TASK TO COMPLETE —
Return the lines of the items below without any change, from the line containing "this 400×600 image." through the line containing "rusty bollard [99, 476, 208, 584]", both of those lines included.

DATASET ROWS —

↓↓↓

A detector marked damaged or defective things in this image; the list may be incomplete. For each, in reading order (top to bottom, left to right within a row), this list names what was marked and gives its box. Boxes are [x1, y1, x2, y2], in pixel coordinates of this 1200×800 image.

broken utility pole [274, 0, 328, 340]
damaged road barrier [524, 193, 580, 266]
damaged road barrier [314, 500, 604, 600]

↑↑↑
↓↓↓

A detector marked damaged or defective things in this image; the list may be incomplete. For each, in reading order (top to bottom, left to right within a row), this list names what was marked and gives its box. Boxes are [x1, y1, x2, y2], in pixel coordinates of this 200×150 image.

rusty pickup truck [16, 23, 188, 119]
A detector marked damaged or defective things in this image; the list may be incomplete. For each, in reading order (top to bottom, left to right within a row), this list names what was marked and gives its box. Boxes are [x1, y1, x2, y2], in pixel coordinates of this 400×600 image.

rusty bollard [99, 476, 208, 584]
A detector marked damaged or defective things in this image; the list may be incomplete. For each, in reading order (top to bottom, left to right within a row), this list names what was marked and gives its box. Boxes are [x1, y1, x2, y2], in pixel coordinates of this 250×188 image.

↑↑↑

SOLUTION TO THE PROBLEM —
A detector marked damaged or defective things in this image; the list may be incomplete. For each, in reading order (top to bottom, left to right within a row), this list names what was marked and gives its box. Boxes are [x1, y1, x2, y2], in pixel coordinates of this 400×600 image.

rusty bollard [99, 476, 208, 584]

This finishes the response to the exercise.